The global imperialist configuration was evidently overturned by the collapse of the eastern bloc. Before this event, the world was divided into two rival blocs constituted around their leading powers. The whole period after World War II, up to the collapse of the eastern bloc, was marked by very strong tensions between the blocs, taking the form of open conflicts through their pawns in the Third World. To cite just some of them: war in Korea at the beginning of the 1950s, the Vietnam War throughout the 60s and into the middle of the 70s, war in Afghanistan from1979, etc. The collapse of the Stalinist edifice in 1989 was in fact the product of its economic and military inferiority faced with the opposing bloc.

Through western propaganda, the "Evil Empire" of the Russian bloc had always been presented as the "aggressor", the warlike bloc against the "peaceful" west. So, with the collapse of the Russian bloc, shouldn't that mean the end to aggression and war? This, however, was the analysis of the ICC defended in January 1990: "The disappearance of the Russian imperialist gendarme, and the resulting effects on the American gendarme vis-à-vis its main ‘partners' of yesterday, opens the door to unleashing a whole series of more local rivalries. These rivalries and confrontations cannot, at this present time, degenerate into a world conflict (...) On the other hand, from the fact of the disappearance of the discipline imposed by the presence of the blocs, these conflicts risk becoming more violent and more numerous, particularly in the zones where the proletariat is weakest."[5] It wasn't long before world events confirmed this analysis, notably with the first Gulf War in January 1991 and the war in ex-Yugoslavia from the autumn of the same year. Since then bloody and barbaric confrontations have not ceased. There's too many to enumerate here but we can underline some in particular: the pursuit of the war in ex-Yugoslavia, which saw the direct engagement, under the aegis of NATO, of the United States and the principal European powers in 1999; the two wars in Chechnya; the numerous wars ravaging the African continent (Rwanda, Somalia, Congo, Sudan, etc); the military operations of Israel against Lebanon and, quite recently, against the Gaza Strip; the war in Afghanistan of 2001 which is still going on today; the war in Iraq of 2003 whose consequences continue to weigh dramatically on this country, but also on the initiator of this war, American imperialism.

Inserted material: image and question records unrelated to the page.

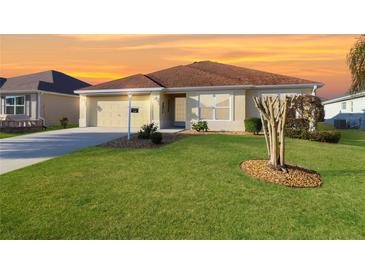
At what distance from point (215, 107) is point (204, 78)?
3142 millimetres

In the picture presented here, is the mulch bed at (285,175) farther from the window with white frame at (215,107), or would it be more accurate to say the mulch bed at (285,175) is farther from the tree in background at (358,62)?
the window with white frame at (215,107)

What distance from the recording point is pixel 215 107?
61.9 ft

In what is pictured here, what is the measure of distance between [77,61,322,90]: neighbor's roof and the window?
300 inches

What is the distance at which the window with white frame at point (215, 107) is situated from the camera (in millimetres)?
18688

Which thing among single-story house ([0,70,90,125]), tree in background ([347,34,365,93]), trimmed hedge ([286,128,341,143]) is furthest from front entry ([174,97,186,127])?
tree in background ([347,34,365,93])

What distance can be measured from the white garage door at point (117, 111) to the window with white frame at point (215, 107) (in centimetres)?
421

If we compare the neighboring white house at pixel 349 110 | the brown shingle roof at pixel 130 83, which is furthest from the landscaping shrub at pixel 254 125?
the neighboring white house at pixel 349 110

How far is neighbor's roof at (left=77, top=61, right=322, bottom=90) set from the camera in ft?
62.1

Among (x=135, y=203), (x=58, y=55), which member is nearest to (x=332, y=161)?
(x=135, y=203)

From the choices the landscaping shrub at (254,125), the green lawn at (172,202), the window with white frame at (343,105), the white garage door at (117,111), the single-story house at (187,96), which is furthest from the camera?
the window with white frame at (343,105)

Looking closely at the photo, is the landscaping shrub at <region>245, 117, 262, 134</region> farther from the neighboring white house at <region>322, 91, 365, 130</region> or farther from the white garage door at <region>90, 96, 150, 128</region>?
the neighboring white house at <region>322, 91, 365, 130</region>

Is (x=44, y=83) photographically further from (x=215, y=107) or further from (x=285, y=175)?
(x=285, y=175)

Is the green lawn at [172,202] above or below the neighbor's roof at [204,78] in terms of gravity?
below

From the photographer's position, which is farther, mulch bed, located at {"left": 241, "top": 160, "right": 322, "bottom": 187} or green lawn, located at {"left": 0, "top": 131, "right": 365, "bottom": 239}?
mulch bed, located at {"left": 241, "top": 160, "right": 322, "bottom": 187}
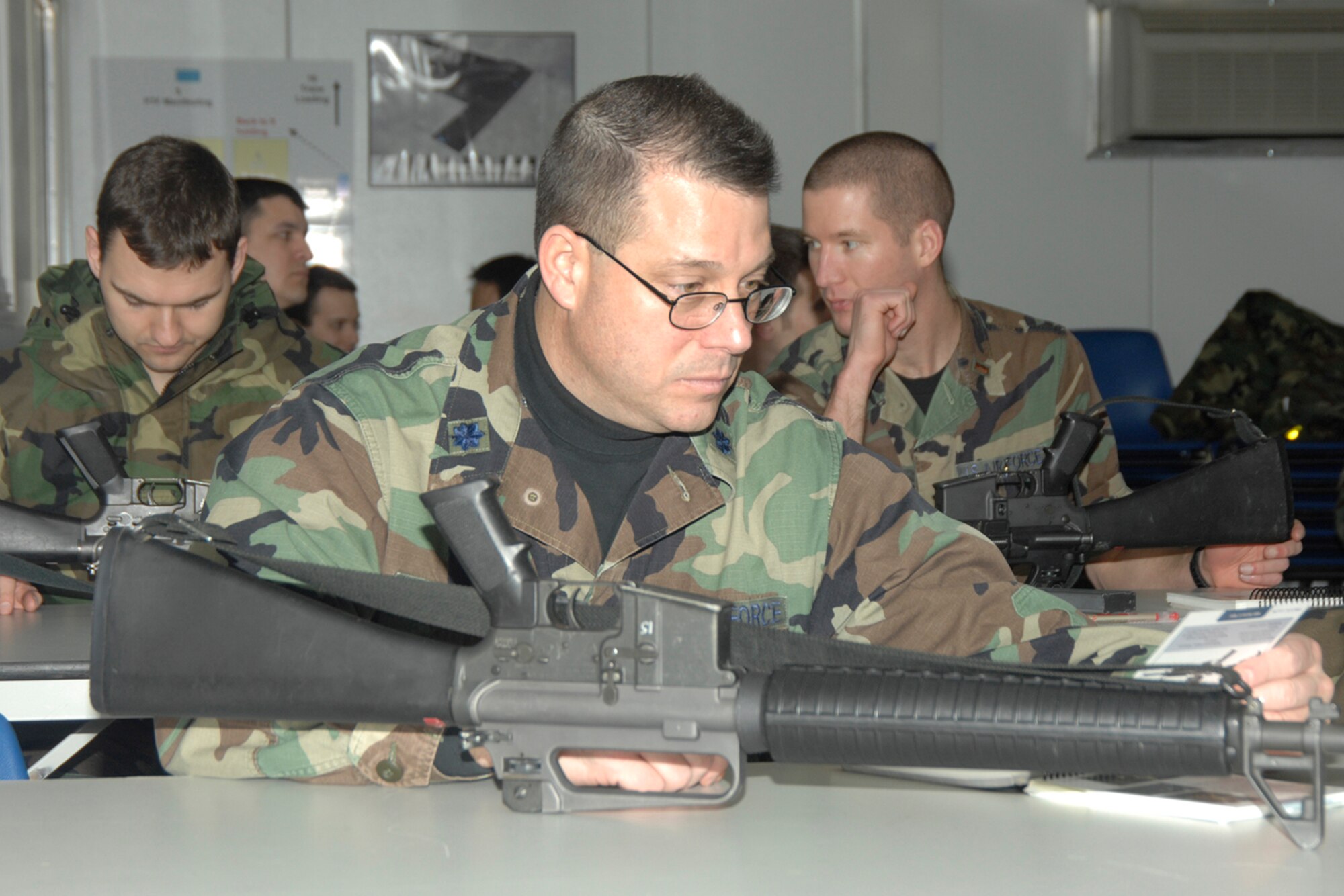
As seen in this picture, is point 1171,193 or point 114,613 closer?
point 114,613

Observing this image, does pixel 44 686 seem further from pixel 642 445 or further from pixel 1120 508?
pixel 1120 508

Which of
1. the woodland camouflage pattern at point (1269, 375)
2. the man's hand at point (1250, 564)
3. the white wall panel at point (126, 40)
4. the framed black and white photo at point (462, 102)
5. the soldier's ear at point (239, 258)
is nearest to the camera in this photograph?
the man's hand at point (1250, 564)

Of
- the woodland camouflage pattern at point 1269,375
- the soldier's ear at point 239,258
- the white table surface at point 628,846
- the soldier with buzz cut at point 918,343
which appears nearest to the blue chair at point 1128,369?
the woodland camouflage pattern at point 1269,375

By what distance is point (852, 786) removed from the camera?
3.92 ft

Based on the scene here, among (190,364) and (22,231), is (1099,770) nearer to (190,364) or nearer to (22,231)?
(190,364)

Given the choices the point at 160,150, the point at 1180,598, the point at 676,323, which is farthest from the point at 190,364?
the point at 1180,598

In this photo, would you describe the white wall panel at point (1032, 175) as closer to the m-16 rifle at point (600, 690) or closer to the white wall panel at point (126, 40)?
the white wall panel at point (126, 40)

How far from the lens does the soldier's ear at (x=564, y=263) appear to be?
154cm

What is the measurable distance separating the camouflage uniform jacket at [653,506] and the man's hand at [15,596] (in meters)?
1.05

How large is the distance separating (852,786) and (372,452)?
64cm

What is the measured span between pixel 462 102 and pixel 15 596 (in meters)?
3.12

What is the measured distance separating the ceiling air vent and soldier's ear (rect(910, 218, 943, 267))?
257 centimetres

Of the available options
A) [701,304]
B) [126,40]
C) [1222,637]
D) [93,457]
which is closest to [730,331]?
[701,304]

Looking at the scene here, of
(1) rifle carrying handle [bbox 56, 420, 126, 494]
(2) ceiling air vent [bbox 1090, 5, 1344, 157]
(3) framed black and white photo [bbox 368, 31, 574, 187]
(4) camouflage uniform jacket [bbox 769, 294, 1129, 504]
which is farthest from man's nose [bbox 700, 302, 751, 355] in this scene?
(2) ceiling air vent [bbox 1090, 5, 1344, 157]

Stalinism, a particularly brutal form of state capitalism

The following quote, analysing and denouncing Stalinism, was part of a supplement to our intervention which was widely distributed in January 1990 (the supplement in question is published as a whole in the article ‘1989-1999 - the world proletariat faced with the collapse of the eastern bloc and the bankruptcy of Stalinism' in International Review n° 99). Considering that, 20 years afterwards, this position remains perfectly valid, we are reproducing it here without any changes:

"This is how the regime of Stalinist terror was set up, on the ruins of the 1917 October revolution. Thanks to this negation of communism - ‘socialism in one country' - the USSR became once again a wholly capitalist state where the proletariat was subjected at gunpoint to the interests of the national capital, in the name of the defence of the ‘socialist fatherland'.

"Thanks to the power of the workers' councils, proletarian October brought World War I to a halt. The Stalinist counter-revolution, by destroying all revolutionary thought, by muzzling every attempt at class struggle, by subjecting the whole of social life to terror and militarisation, heralded the second world slaughter.

"Each step in Stalinism's development on the international scene during the 1930s was in fact marked by imperialist bargaining with the major capitalist powers, which were preparing to subject Europe once again to blood and destruction. Having used his alliance with German imperialism to thwart the latter's expansion towards the East, Stalin turned his coat in the mid-30s to ally with the ‘democratic' bloc (in 1934, Russia joined the ‘den of thieves' as Lenin had described the League of Nations). 1935 saw the Stalin-Laval pact between the USSR and France.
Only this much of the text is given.